Saudi Arabia and Qatar are widely believed to be providing weapons to the rebels. The United States says it does not wish to send arms for fear they may find their way to Islamist hardliners who might then use them against Western targets.

Within the EU, Britain, supported by France, has been pushing for easing the arms embargo to help Syrian rebels. But many other EU states have reservations.

UK INCREASES AID

After weeks of wrangling, the EU amended the arms embargo last month to permit the supply of armored vehicles, non-lethal military equipment and technical aid to the Syrian opposition, provided they were intended to protect civilians.

Britain moved quickly to expand the scope of the aid it gives the Syrian opposition, pledging to supply armored vehicles and chemical weapons testing kits.

Westerwelle and EU foreign policy chief Catherine Ashton put the emphasis on helping rebuild rebel-held areas of Syria.

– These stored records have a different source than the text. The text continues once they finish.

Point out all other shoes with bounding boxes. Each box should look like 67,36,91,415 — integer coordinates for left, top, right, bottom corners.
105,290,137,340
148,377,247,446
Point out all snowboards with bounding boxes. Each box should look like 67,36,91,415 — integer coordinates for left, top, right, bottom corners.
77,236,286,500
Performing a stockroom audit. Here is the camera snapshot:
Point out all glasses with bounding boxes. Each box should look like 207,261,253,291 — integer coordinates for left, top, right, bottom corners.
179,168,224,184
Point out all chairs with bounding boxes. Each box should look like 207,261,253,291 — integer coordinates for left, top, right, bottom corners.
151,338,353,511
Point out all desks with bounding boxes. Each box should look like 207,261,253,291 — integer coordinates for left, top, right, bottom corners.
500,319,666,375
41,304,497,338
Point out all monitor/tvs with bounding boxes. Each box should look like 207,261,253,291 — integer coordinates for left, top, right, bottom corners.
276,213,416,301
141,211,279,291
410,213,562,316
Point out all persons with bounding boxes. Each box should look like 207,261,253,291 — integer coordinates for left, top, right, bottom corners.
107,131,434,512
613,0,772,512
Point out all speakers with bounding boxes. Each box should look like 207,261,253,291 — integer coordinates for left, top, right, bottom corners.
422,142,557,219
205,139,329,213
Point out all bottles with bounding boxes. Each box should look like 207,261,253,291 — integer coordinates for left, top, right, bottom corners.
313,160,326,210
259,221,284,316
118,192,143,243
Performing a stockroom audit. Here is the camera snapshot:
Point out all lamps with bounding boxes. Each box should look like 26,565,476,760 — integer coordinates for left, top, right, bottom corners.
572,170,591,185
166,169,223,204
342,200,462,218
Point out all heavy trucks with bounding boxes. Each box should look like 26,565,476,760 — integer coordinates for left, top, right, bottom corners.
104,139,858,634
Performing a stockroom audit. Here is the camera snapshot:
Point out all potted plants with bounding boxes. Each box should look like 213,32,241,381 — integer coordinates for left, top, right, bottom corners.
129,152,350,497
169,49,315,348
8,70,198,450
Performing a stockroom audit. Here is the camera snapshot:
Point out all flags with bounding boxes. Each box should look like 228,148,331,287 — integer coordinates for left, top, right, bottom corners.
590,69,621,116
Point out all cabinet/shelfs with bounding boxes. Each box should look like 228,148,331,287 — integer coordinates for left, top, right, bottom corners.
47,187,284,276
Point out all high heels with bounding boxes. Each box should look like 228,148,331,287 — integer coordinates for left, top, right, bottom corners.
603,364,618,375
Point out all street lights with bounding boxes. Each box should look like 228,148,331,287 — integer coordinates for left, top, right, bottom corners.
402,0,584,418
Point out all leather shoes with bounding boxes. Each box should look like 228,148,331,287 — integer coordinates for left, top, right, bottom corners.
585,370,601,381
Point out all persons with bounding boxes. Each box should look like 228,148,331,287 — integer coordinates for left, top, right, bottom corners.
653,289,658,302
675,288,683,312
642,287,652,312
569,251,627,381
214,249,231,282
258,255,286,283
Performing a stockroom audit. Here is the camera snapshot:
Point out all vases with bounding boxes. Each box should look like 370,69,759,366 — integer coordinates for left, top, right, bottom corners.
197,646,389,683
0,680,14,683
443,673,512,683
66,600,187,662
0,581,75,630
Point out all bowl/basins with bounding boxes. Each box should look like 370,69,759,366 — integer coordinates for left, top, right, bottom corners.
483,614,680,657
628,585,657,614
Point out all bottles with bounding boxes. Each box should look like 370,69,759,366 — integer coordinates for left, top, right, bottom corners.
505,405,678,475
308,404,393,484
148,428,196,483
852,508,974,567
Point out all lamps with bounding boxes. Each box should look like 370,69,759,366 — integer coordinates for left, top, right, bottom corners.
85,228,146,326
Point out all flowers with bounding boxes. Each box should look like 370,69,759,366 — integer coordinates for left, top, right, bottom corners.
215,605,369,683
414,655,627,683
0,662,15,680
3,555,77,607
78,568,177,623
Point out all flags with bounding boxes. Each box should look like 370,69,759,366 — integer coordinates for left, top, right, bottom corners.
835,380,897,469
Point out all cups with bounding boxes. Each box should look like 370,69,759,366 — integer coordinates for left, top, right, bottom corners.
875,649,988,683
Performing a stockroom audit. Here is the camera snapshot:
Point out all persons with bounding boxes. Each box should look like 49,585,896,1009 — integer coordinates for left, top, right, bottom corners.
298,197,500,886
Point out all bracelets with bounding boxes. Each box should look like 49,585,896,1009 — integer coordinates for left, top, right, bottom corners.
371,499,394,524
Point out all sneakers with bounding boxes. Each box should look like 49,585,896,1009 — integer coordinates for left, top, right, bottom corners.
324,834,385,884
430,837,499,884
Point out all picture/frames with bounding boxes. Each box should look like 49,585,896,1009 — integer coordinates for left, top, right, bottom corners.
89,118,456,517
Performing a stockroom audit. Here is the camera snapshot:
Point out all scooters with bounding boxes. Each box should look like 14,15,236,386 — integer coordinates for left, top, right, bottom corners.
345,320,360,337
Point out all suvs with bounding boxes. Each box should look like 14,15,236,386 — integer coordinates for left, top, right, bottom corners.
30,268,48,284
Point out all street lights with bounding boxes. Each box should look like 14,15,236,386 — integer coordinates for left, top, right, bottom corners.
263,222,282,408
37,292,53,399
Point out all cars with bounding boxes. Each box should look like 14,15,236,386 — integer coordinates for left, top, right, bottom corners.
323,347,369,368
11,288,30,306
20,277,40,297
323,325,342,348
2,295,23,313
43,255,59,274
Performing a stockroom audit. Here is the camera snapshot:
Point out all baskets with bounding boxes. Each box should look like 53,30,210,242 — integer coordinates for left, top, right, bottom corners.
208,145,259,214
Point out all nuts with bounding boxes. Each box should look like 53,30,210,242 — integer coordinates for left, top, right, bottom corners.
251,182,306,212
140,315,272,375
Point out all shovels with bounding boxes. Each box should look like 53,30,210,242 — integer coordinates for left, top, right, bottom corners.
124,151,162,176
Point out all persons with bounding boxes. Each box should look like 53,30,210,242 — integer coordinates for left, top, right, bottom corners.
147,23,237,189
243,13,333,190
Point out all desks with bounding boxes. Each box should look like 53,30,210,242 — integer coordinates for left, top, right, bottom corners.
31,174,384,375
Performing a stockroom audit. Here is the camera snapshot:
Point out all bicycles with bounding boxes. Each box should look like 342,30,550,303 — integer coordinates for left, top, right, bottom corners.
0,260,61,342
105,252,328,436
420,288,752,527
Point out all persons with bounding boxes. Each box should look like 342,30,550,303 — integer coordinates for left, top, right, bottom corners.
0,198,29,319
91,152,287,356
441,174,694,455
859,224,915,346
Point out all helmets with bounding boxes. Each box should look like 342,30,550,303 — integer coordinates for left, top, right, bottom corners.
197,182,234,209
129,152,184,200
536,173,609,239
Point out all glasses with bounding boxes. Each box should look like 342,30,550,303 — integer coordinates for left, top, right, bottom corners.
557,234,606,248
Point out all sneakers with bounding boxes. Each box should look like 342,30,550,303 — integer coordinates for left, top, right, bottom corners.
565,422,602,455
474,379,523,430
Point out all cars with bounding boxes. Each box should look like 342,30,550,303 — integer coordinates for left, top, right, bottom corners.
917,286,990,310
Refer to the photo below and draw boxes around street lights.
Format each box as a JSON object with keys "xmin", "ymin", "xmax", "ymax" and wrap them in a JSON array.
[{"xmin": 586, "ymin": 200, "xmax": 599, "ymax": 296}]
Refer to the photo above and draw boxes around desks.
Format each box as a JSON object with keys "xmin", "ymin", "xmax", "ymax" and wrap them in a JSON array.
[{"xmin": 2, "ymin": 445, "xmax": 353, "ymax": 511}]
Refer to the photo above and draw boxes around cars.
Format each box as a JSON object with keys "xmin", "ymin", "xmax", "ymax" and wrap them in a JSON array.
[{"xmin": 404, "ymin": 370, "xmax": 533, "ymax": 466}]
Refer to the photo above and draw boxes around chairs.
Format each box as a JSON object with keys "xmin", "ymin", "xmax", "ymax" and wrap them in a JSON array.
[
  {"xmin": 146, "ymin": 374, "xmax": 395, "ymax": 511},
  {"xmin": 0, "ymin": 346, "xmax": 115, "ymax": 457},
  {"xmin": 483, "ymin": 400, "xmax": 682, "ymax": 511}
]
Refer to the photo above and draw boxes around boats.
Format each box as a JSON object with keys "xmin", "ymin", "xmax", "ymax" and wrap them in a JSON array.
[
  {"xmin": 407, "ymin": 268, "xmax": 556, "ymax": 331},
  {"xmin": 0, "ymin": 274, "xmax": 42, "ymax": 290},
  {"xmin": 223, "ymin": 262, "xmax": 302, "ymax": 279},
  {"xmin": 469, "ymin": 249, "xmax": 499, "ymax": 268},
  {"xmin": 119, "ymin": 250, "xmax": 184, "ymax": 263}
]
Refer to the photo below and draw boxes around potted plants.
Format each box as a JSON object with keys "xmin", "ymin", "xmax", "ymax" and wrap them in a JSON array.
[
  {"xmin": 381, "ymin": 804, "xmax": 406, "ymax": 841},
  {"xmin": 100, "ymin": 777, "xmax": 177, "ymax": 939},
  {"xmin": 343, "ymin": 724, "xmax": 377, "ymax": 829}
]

"I am convinced that it is necessary we do more for the reconstruction in the liberated zones," Westerwelle said.

"So the economic and financial embargo, which at the moment hits the whole country, should be handled in a more flexible way and maybe changed so that we can deliver goods for infrastructure, medical assistance, electricity, water," he said.

Ashton said the EU was looking at ways to work with the opposition to restore basic services, such as medical supplies, water purification, power generation and some administrative services.

EU ministers discussed the Syria crisis with U.N. mediator Lakhdar Brahimi, who warned that Syria could end up worse than violence-torn Somalia unless a political settlement is found.

"The real choice in Syria is between a peaceful, political, consensual agreement, and a situation which resembles and is greater than the situation which Somalia knew in the last few years," he told reporters.